Nice looking set up.

Thanks for the info.

Todd


----------



## Beanflip (Sep 11, 2010)

capnjoe said:


> Just once. It was in my foot shootin' video. I don't wear shoes until it gets cold.
> 
> 
> 
> ...


----------



## BootMuck (Sep 11, 2012)

Nice shooting Cap'n!

I haven't had the pleasure of shooting as much lately. Splitting time between "practice" building and target practice!

Keep up the good work!


----------



## capnjoe (Jun 3, 2012)

Thanks, Bryan. I shall endeavor to entertain... 
Can't wait to see what you're building in there.

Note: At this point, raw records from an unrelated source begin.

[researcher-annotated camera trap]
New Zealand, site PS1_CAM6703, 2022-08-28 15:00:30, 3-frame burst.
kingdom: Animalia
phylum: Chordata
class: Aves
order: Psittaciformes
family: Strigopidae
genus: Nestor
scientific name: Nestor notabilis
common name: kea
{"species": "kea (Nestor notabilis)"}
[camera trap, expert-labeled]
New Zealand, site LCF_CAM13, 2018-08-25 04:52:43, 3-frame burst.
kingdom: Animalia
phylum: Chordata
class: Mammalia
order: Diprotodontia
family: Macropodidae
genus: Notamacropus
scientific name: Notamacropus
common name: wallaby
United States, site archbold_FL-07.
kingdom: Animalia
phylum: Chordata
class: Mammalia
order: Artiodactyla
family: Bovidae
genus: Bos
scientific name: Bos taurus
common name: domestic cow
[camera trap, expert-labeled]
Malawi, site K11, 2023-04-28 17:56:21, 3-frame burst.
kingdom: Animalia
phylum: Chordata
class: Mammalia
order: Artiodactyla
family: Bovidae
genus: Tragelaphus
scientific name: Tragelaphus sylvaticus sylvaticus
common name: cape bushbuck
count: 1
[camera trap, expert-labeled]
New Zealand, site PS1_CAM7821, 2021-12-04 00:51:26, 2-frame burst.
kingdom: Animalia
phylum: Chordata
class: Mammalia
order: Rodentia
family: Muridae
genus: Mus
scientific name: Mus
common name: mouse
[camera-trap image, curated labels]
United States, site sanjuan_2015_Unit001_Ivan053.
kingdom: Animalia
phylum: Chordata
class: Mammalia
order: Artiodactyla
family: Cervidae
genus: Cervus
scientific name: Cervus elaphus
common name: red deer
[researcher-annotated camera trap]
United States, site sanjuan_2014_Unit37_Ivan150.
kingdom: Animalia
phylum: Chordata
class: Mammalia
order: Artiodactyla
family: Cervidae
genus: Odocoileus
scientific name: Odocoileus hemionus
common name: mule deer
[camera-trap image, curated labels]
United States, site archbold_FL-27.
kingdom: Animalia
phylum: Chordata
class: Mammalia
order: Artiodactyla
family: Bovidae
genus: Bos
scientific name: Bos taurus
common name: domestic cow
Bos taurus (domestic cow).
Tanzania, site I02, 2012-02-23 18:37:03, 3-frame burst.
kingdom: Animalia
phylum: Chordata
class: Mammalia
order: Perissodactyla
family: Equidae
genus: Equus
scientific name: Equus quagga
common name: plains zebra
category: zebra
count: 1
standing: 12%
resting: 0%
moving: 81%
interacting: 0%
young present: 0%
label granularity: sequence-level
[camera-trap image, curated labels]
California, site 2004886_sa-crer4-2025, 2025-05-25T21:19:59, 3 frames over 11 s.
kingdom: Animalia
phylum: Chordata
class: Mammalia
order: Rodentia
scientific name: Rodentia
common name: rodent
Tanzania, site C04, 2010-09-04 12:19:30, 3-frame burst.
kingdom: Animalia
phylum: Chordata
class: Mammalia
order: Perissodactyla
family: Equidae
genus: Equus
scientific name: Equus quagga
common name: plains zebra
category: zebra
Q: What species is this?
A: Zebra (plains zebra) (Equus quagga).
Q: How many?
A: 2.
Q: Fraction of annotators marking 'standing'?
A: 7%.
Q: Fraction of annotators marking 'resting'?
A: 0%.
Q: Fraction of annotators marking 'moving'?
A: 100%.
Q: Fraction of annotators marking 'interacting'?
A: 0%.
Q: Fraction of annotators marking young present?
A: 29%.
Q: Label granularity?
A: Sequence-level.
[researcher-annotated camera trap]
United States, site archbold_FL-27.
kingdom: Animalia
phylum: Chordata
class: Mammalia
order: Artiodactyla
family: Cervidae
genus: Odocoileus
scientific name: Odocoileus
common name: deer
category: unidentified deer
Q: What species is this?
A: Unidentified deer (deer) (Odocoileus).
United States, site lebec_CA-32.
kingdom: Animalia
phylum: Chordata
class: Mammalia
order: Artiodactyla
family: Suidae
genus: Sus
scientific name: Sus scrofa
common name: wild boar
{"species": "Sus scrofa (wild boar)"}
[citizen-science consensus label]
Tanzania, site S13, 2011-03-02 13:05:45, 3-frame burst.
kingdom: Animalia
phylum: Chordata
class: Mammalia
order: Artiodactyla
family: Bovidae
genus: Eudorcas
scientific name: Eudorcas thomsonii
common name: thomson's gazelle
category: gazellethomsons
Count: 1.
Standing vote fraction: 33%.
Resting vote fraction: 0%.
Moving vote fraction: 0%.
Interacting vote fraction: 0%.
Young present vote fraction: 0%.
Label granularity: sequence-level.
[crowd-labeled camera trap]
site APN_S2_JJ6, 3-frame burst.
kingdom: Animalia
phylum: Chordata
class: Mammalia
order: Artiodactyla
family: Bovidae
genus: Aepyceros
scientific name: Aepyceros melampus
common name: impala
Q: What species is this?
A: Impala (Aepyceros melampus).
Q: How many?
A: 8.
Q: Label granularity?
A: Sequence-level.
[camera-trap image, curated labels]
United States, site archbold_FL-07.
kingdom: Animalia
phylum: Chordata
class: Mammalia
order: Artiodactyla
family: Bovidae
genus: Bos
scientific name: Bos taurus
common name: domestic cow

We have a right to know what you're doing with a router and a saw....


----------



## LittleBear (Mar 24, 2012)

Cap wonder whose having more fun, we who watch or you who shoot?

Don't shot a toe









Cheers


----------



## lightgeoduck (Apr 3, 2011)

Ha... nice barefoot shooting









LGD


----------



## capnjoe (Jun 3, 2012)

LittleBear said:


> Cap wonder whose having more fun, we who watch or you who shoot?
> 
> Don't shot a toe
> 
> ...


Good question. I know it's not the can, so that narrows it down some.
Glad you enjoy them...


----------



## Sofreto (May 10, 2012)

capnjoe said:


> And the bar goes up again!!
> 
> 
> 
> ...


Okeechobee! "Five minutes Turkish."

Here she is. My gal. Ray's Super Pouch and Tex-Shooter's small diameter black tubage 5 1/2 inches fork to pouch.
View attachment 26871

View attachment 26872

View attachment 26873

[/quote]And Paw's little PFS....


----------